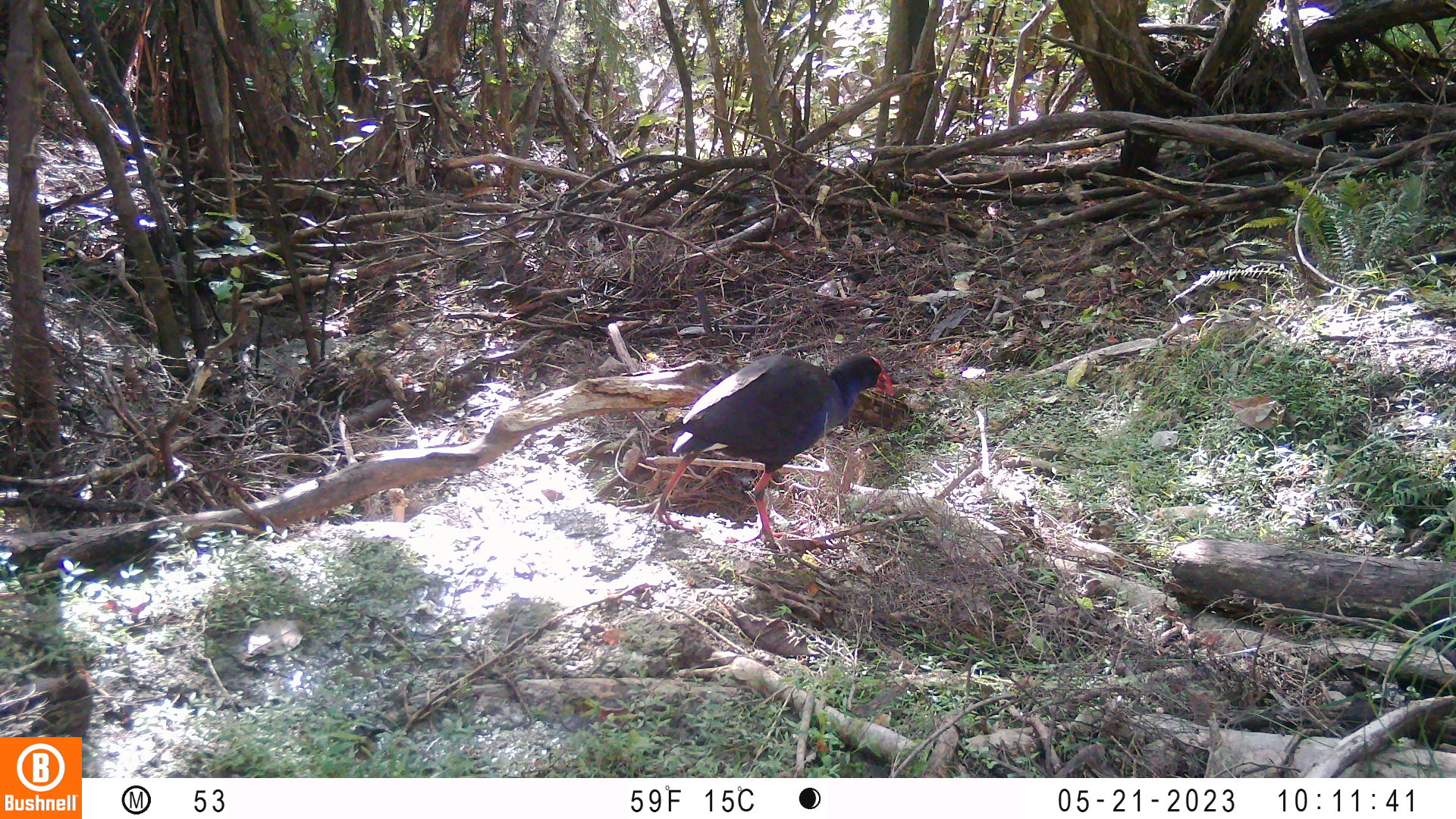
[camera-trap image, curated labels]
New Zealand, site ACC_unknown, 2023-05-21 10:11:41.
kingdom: Animalia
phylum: Chordata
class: Aves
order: Gruiformes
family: Rallidae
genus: Porphyrio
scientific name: Porphyrio melanotus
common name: australasian swamphen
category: pukeko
Pukeko (australasian swamphen) (Porphyrio melanotus).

What is required:
Output exactly the lines from the one containing "order: Gruiformes" through the last line of the records, both included. Output nothing else.

Answer to the exercise:
order: Gruiformes
family: Rallidae
genus: Porphyrio
scientific name: Porphyrio melanotus
common name: australasian swamphen
category: pukeko
Pukeko (australasian swamphen) (Porphyrio melanotus).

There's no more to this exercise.